PTEST improvement?

Matthias_Kretz · ‎11-24-2009

Hi,

another benchmark: while I was testing compare performance, the next step is to compare branching on compares, so I wanted to show the impact of ptest in comparison to pmovmskb - cmp. But my results show that ptest is slower in almost all cases. See the first page of compare.pdf for the results. I would understand ptest and pmovmskb showing the same speed if both instructions count as being in the "integer domain", therefore both having the same 1 cycle penalty wrt. domain crossing (is this correct?).
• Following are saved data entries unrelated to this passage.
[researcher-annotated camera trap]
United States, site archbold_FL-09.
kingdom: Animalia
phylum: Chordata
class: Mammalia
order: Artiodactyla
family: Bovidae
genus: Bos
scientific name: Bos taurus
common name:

Am I understanding correctly, that in principle ptest and pmovmskb execute equally fast and that the cmp-jump can be optimized via macro-fusion so that both vector-branching implementations really are equivalent (except for the one additional GPR that the pmovmskb version requires)? Where then could the difference come from?

(Yes, I will have to try out the simulator. I did not find the time yet to try it.)

For reference:
(float_v::operator<).isFull():

with ptest:
cmpltps %xmm1,%xmm0
ptest %xmm2,%xmm0
jae
(where xmm2 is 0xfffff...)

without ptest:
cmpltps %xmm1,%xmm0
pmovmskb %xmm0,%ecx
cmp $0xffff,%ecx
je

!(float_v::operator<).isEmpty():

with ptest:
cmpltps %xmm1,%xmm3
ptest %xmm3,%xmm3
je

without ptest:
cmpltps %xmm1,%xmm3
pmovmskb %xmm3,%ecx
test %ecx,%ecx
je

Max_L · ‎12-01-2009

Hello Matthias,

Please use MOVMSKPS instead PMOVMSKB, even though it will not change your current performance results, as both instructions are implemented very similarly in current generation of processors.

In short, you are correct in your measurements for the code provided. PTEST is decoded into 2 uops and has 3 cycle latency when receives sources from FP instruction (like CMPLTPS, in your case), also integer instruction receiving input (flags) from PTEST will also have +1 cycles added to its latency. So sequence: CMPLTPS->PTEST->Jcc is 1+3+1+1=6 cycle latency/4 uops.

MOVMSKPS, MOVMSKPD and PMOVMSKB are 1 uop and 1-cycle latency instructions when they receive sources from FP instruction, plus integer instruction receiving source from them will have +2 cycles added to its latency. So sequence CMPLTPS->MOVMSKPS->CMP/JMP(fused) is 1+1+2+1=5 cycles latency/3 uops.

Results may also be affected by how you are testing. If you just have this tiny piece of code above in the loop, you may get penalized by FrontEnd/decoding bottlenecks, which do not appear normally in the compiled code's execution sequence. So, to be more realistic in measurements, please unroll the loops (have your branches not being taken). And then, of course, latency and throughput kinds of measuring what is "faster" are different with regard to how dependency chains are formed.

Hope it explains,

-Max